Exercícios propostos:
1) Com base no texto de origem, responda:
(a) Em que cidade se realizou a cúpula do Brics mencionada?
(b) Quantos dos seis novos membros do Brics são classificados como petroditaduras, e quais são eles?
(c) Com quem a ministra Sônia Guajajara afirma não conseguir agenda para discutir a tramitação do PL 2.903?
2) Prossiga o texto sobre o Brics e o marco temporal, começando logo após a última frase apresentada.

Texto de origem:
= = =

Com petroditaduras, Brics vira clube fóssil
Ele foi fundado com o maior emissor de carbono do planeta (China), um petroestado que se lixa para metas climáticas (Rússia), duas potências carvoeiras (Índia e África do Sul) e um aspirante a membro da Opep (Brasil). Após a cúpula desta semana em Joanesburgo, o Brics vai ficar parecendo o grupo das carpideiras dos combustíveis fósseis: dos seis novos membros, três são petroditaduras (Irã, Arábia Saudita e Emirados Árabes), e uma ditadura árabe rica em óleo (Egito) e um é uma potência emergente do gás fóssil (Argentina). Companhia pouco auspiciosa para a presidência brasileira do G20, que começa em setembro e que terá, diz o governo, a transição energética como um dos pilares (Folha).
Na abertura do encontro na África do Sul, Lula encarnou as contradições ambientais de seu governo ao discursar contra um suposto “neocolonialismo verde” dos países ricos – mais uma menção velada à lei antidesmatamento da UE, que vem sofrendo ataques do Brasil.
Marco temporal avança e governo silencia
Tão espantoso quanto a facilidade com que os ruralistas e a extrema-direita aprovaram o PL 2.903 na Comissão de Agricultura do Senado é o silêncio da articulação política do governo a respeito. A ministra Sônia Guajajara (Povos Indígenas) declarou à GloboNews que não consegue agenda com o presidente do Senado, Rodrigo Pacheco, para discutir a tramitação da matéria. Se não consegue é porque o tema não é prioritário para a Secretaria de Relações Institucionais e para a Casa Civil, que cuidam das relações com o Parlamento.

= = =

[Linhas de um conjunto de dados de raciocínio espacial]
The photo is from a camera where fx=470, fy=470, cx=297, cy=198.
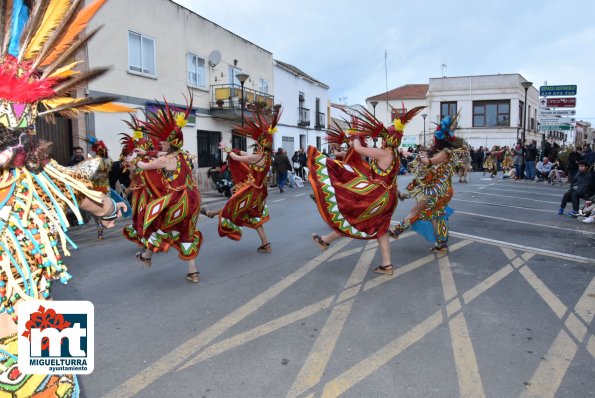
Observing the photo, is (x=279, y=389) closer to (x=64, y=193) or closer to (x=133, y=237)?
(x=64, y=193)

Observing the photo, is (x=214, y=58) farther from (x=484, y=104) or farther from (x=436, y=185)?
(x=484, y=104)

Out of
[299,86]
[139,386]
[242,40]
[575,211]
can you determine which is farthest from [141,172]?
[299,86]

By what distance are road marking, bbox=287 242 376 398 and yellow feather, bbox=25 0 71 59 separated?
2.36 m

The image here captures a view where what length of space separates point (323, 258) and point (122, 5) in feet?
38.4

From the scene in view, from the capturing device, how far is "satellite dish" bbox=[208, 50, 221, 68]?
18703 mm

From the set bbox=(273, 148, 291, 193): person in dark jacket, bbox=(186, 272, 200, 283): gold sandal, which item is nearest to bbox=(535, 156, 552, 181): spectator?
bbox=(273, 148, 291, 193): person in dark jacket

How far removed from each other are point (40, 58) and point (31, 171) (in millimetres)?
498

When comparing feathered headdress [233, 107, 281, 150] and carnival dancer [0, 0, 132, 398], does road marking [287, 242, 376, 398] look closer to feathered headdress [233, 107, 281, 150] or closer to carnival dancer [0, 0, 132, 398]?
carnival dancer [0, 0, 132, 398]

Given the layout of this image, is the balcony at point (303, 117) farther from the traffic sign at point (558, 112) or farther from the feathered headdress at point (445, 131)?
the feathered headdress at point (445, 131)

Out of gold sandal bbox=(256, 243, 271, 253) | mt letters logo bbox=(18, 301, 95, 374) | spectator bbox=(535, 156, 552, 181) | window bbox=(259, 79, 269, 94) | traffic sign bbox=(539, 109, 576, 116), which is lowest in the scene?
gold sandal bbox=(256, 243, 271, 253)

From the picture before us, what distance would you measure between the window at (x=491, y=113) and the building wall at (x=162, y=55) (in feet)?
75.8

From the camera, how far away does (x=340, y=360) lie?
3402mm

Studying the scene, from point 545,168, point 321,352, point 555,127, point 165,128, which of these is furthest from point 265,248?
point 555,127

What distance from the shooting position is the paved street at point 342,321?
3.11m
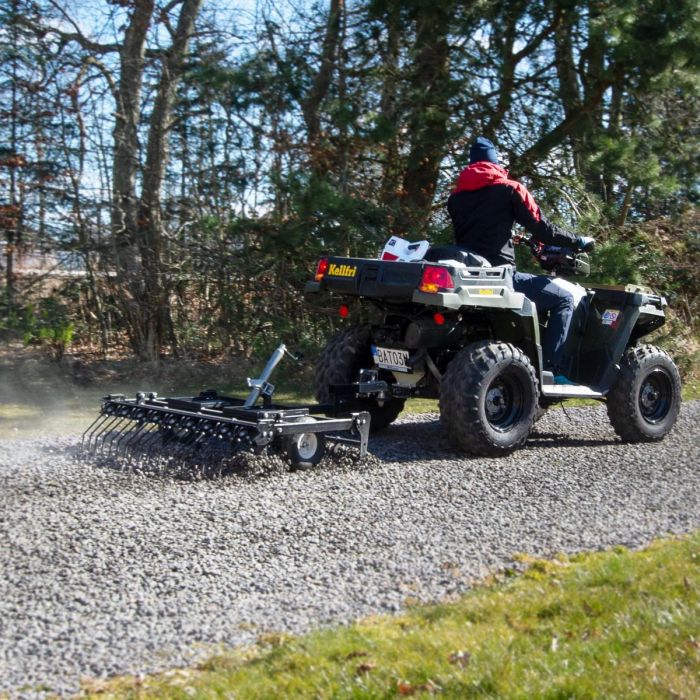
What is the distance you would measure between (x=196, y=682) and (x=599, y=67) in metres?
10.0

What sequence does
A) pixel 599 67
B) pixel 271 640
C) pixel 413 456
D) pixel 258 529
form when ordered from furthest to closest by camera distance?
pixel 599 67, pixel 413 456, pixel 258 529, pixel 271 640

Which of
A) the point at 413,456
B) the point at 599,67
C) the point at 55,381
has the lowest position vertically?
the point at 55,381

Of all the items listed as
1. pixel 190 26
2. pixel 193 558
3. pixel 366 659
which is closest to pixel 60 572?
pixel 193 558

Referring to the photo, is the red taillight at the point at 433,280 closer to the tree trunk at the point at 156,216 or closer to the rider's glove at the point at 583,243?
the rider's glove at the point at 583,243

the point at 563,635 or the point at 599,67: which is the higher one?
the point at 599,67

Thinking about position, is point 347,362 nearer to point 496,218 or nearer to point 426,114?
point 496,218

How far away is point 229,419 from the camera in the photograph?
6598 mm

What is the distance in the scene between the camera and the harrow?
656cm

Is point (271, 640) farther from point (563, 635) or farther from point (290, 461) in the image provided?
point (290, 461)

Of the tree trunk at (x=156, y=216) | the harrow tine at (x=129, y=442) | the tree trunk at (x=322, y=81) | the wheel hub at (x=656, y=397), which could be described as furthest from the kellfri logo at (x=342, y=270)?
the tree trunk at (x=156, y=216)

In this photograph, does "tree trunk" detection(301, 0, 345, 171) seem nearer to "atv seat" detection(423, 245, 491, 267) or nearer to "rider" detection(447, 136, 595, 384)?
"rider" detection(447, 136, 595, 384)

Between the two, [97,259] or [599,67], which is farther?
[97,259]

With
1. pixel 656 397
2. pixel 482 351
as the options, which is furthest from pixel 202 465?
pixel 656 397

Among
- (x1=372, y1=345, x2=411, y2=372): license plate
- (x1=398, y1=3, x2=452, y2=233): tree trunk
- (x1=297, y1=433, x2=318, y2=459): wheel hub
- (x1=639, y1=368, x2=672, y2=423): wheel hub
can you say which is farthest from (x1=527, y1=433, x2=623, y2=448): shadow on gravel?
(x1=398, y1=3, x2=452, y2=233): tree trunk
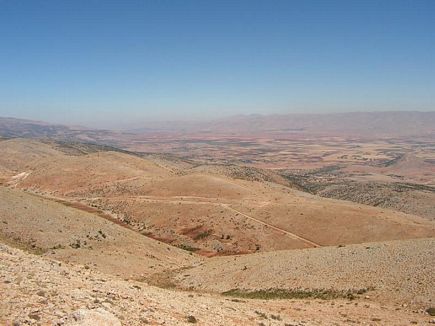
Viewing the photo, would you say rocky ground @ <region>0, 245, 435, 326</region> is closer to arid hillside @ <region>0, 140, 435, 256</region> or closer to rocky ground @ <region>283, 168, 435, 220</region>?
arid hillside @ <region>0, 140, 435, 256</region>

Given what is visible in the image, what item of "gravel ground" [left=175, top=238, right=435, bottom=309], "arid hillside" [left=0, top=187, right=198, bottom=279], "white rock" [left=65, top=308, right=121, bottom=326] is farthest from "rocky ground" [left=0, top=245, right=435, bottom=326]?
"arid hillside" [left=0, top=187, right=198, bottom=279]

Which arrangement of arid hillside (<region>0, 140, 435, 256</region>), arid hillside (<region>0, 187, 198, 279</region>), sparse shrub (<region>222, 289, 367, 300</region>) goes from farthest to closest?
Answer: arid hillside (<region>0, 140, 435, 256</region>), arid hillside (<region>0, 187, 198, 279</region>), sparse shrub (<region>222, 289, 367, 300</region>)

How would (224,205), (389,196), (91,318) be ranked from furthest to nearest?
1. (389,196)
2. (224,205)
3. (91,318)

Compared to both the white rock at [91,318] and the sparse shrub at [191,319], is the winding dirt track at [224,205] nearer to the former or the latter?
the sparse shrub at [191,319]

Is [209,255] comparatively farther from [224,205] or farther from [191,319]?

= = =

Respostas esperadas:
1)
(a) Em Joanesburgo.
(b) Três: Irã, Arábia Saudita e Emirados Árabes.
(c) Com o presidente do Senado, Rodrigo Pacheco.

2)
Nesta semana, mais de 300 organizações da sociedade civil publicaram um manifesto pedindo a Pacheco que cumpra seu compromisso de não tratorar a votação do 2.903 no Senado, como Arthur Lira fez na Câmara. Há pedidos de senadores para incluir na tramitação as comissões de Meio Ambiente, Direitos Humanos e Assuntos Sociais.
Enquanto Pacheco decide o que fará com a bola, o STF marcou enfim a data de retomada do julgamento do marco temporal para 30 de agosto. Ainda bem que agora há mais um ministro progressista, Cristiano Zanin, para ajudar a formar maioria contra essa excrescência e… não, pera.
Brasil bate recordes de calor em pleno inverno
O Brasil não escapou da onda de calor mesmo sendo inverno. Em São Paulo, por exemplo, os termômetros passaram dos 32 °C na quarta (23/08) e na quinta-feira (24/08). A capital paulista também registrou a maior temperatura mínima diária para agosto na quinta. Foram 23,1 °C às 21h, segundo o Instituto Nacional de Meteorologia (INMET). Antes, a mínima mais alta havia sido 22 °C no dia 13 de agosto de 1977, 46 anos atrás.
Vem mais calor e tempo seco por aí, alerta a entidade. Municípios do Maranhão, Piauí, Pernambuco e Bahia podem ter temperaturas 5°C acima da média até segunda-feira (28/08). A umidade do ar deve ficar entre 12% e 20% em áreas da Bahia e do Piauí.
Carbono florestal não tem lastro, diz estudo
Uma pesquisa publicada na última quinta-feira (24/8) pela Science mostrou que milhões de créditos de carbono têm sido gerados superestimando a preservação florestal à qual supostamente estariam vinculados. O estudo analisou 18 grandes projetos de compensação ambiental desenvolvidos no Peru, na Colômbia, no Camboja, na Tanzânia e na República Democrática do Congo, que anunciam, somados, a geração de 89 milhões de créditos de carbono. Desses, mais de 60 milhões são provenientes de projetos que praticamente não reduziram o desmatamento, de acordo com o estudo. Apenas 5,4 milhões desses créditos (6% do total) estão vinculados a áreas que efetivamente reduziram através de preservação florestal em quantidades equivalentes aos créditos anunciados. Ou seja: toneladas e mais toneladas de emissões de gases de efeito estufa consideradas ‘compensadas’ foram, na verdade, simplesmente despejadas na atmosfera.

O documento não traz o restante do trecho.